A GraphQL é uma especificação de API que permite ao cliente solicitar exatamente os dados de que precisa, em uma única requisição, por meio de um esquema tipado. Ela foi criada pelo Facebook (atual Meta) em 2012 e aberta ao público em 2015. Diferentemente do REST, que expõe recursos por meio de endpoints HTTP (GET, POST, PUT, DELETE), a GraphQL expõe um único endpoint (geralmente /graphql) e o cliente envia uma query ou mutation descrevendo a estrutura dos dados desejados. O servidor processa essa consulta e retorna um JSON com exatamente os campos solicitados.
A relação entre GraphQL e banco de dados é indireta. A GraphQL não é uma linguagem de acesso a banco de dados; ela é uma camada de API. Para obter dados de um banco relacional, o desenvolvedor precisa implementar resolvers — funções que recebem a consulta GraphQL e executam as operações necessárias no banco, geralmente usando SQL ou uma ORM (Object-Relational Mapping). Por exemplo, um resolver para o campo usuario pode executar SELECT * FROM usuarios WHERE id = $1. A GraphQL não sabe nada sobre SQL; ela apenas define o contrato entre cliente e servidor.
A afirmação do item diz que "a GraphQL executa comandos SQL em arquiteturas RESTful diretamente no(s) SGBD(s)". Isso é duplamente incorreto: primeiro, a GraphQL não executa SQL diretamente; segundo, ela não é uma arquitetura RESTful — são paradigmas diferentes de design de API. A GraphQL pode ser usada em conjunto com REST (por exemplo, um servidor GraphQL que consome APIs REST internas), mas não é uma extensão do REST.
A pegadinha da banca está em sugerir que a GraphQL é uma ferramenta de acesso direto a banco de dados, quando na verdade ela é uma camada de API que depende de implementação de resolvers para acessar qualquer fonte de dados (banco relacional, NoSQL, serviços externos, etc.). O candidato que confunde GraphQL com uma linguagem de consulta a banco de dados (como SQL) cai nessa armadilha.
Para a prova, lembre-se: GraphQL é uma linguagem de consulta para APIs, não para bancos de dados. Ela opera no nível de aplicação, e o acesso ao SGBD é feito por código (resolvers) que pode usar SQL, mas isso é uma decisão de implementação, não uma característica da GraphQL.

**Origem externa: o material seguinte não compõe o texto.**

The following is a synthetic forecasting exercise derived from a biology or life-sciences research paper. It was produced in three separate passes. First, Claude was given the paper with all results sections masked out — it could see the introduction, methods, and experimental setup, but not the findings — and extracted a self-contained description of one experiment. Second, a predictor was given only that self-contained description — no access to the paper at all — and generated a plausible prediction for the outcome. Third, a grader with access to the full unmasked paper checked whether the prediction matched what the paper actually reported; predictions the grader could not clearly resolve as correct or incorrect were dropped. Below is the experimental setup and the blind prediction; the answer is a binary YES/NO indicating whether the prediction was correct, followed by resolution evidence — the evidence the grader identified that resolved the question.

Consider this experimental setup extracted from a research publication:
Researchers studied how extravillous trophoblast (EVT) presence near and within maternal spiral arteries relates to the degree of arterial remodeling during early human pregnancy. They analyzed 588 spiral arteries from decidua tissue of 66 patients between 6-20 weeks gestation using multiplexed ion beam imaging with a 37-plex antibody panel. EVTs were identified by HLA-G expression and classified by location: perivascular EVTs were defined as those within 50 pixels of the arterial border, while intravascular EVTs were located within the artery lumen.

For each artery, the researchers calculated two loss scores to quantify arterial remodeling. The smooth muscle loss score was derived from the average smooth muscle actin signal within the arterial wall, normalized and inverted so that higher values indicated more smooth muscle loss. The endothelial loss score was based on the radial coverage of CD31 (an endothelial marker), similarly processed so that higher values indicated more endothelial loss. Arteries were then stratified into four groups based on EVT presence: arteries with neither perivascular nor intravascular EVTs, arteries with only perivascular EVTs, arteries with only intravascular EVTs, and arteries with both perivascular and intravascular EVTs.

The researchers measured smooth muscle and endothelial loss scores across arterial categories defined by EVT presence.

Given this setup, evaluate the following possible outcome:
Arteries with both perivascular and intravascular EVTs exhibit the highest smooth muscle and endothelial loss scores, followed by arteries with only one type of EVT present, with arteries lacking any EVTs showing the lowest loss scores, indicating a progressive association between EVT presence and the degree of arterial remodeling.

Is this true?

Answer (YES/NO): NO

A afirmação está errada porque atribui à GraphQL a capacidade de executar comandos SQL diretamente no SGBD, o que não é verdade. A GraphQL é uma linguagem de consulta para APIs, que atua na camada de aplicação. Para acessar um banco de dados relacional, é necessário implementar resolvers que traduzam as consultas GraphQL em SQL (ou usar uma ORM). Além disso, a GraphQL não é uma arquitetura RESTful; são abordagens distintas para projetar APIs. A GraphQL pode ser usada em conjunto com REST, mas não é uma extensão dele.